**Selected passage:**
Archived News Item

Congratulations to Kate Conley RSM

Kate Conley RSM



The Institute was thrilled to receive the news that Adelaide Sister,  Kate Conley RSM, has been honoured in this year’s Australian Queen’s Birthday Honours. Kate was one of five Mercy people recognised in this year’s honours. 


Kate’s journey began growing up in Snowtown, SA, part of a loving family. Her father, Oz, was the chemist for the region. Her mother, Anne, was involved in the life of the community and the parish there. The four children, Kate, Bill, Moira and Joanne had a very happy childhood. Then as a boarder at Saint Aloysius College in Adelaide, Kate began to explore the idea of becoming a Sister of Mercy, and transferred to the Juniorate at Erindale in her final years of school and during her time at Teachers College. From there she entered the Sisters of Mercy in 1954.


Kate’s life reflects the ideals of Catherine McAuley, Foundress of the Sisters of Mercy, especially the call to minister to women and the poor. Her vibrant, fun loving personality has enabled her to go out to people on the edge of society in love, and establish lasting connections of friendship with them.


Kate entered the Convent at a time when Religious Life was very settled and predictable. The rhythm of life which emphasized the balance between action and contemplation grounded her in the deep spirituality and practical action which have become the hallmarks of her life. As a teacher at St Aloysius College and Parkside, and teaching Principal at Albert Park, Millicent, Mount Gambier and Elizabeth, Kate was already reaching out to families and especially to struggling mothers. Vatican II disturbed the routine of Religious Life as we knew it, and Kate was up to the challenge to search out the places where we were surely called to minister as Sisters of Mercy.


‘Women on the Move’ (a history of the Adelaide Sisters of Mercy) p. 415, talks about one area of ministry that attracted Kate’s attention.

**Exercise objective:**
Continue the news item honoring Kate Conley RSM, starting right after its final sentence.

**Source information:**
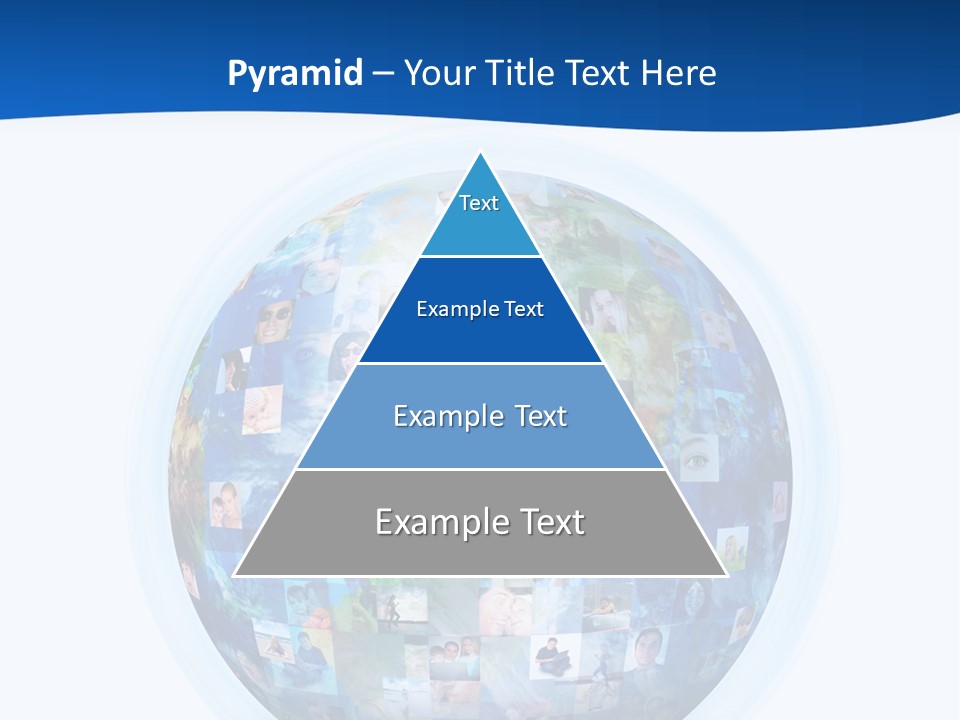 Pyramid – Your Title Text Here

Text

Example Text

Example Text

Example Text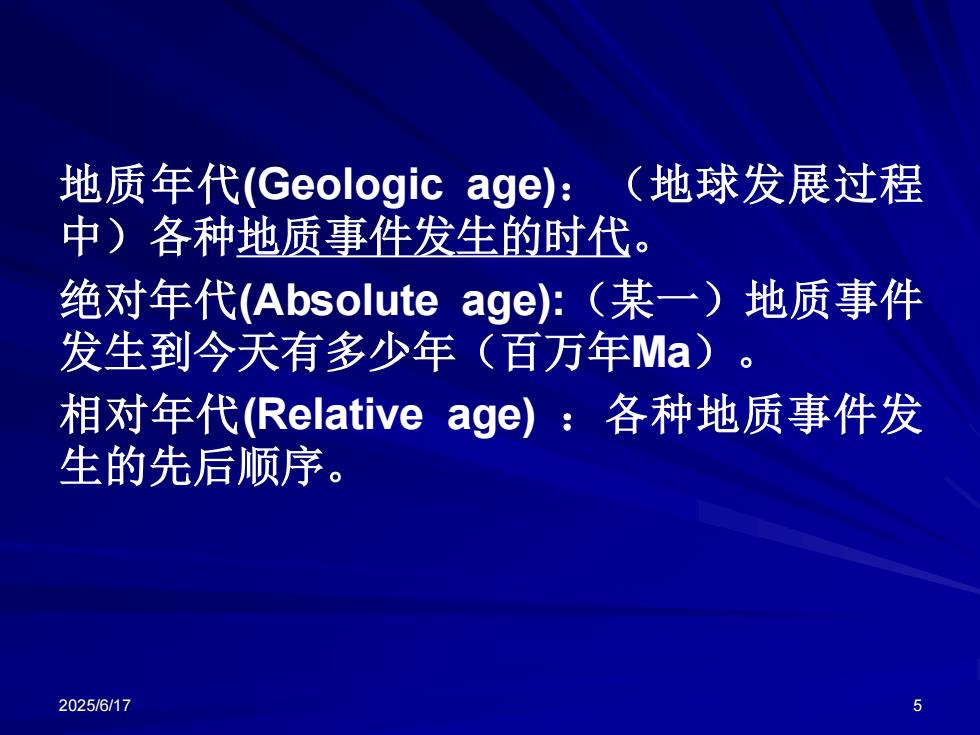 地质年代(Geologic age)：（地球发展过程中）各种地质事件发生的时代。

绝对年代(Absolute age):（某一）地质事件发生到今天有多少年（百万年Ma）。

相对年代(Relative age) ：各种地质事件发生的先后顺序。

2025/6/17

5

**Final answer:**
“From 1978, the Inter-Church Trade and Industry Mission (SA) had been inviting the Sisters of Mercy to join the mission as industrial chaplains. With the economic atmosphere of the period and the impact of new technology, people in the work force were under severe strains. There was escalating pressure to perform. There was increasing fear of retrenchment or of company failure as well as personal life problems. Many employees were seriously exploring the spiritual questions of life. Migrant women were in a particularly vulnerable position. At various times, three sisters responded to the challenge of ministering to employees, management and unions.”


Kate was one of these sisters.


‘Women on the Move’ goes on:


“In the mid-1980s, Kate Conley also moved into chaplaincy at the women’s prison. One source of joy for her lay in the ecumenical prayer rituals she conducted regularly at the prison in a way which tapped into the events within the women’s lives, their joys and their sorrows. She felt she received strength and inspiration from her growing relationship with the women and the deeper knowledge of their whole story, which often included great courage. Her prison and her industrial ministries sometimes merged. At Christmas, 1992, for example, Central Linen allowed a worker time off to be Father Christmas at a prison party. Women employees donated some of the gifts. It was a significant outreach, she felt, to people who often find no bridge back into the community.”


It was in the services celebrating deaths and births and other big events in the lives of the women prisoners that Kate said she felt ‘ordained by circumstance’.

. . . .
“In 1992, the Catholic Prison Ministry Committee was established, largely – according to ’SA Catholic’ – through Kate’s driving force. She had made an extensive tour of women’s prisons around Australia during the previous year. Her trip was funded by a grant from the International Church Women’s Fellowship of the Lost Coin, which furthered the development of women, especially women on margins. The tour also led her to plead for a wider introduction of alternative forms of sentencing.”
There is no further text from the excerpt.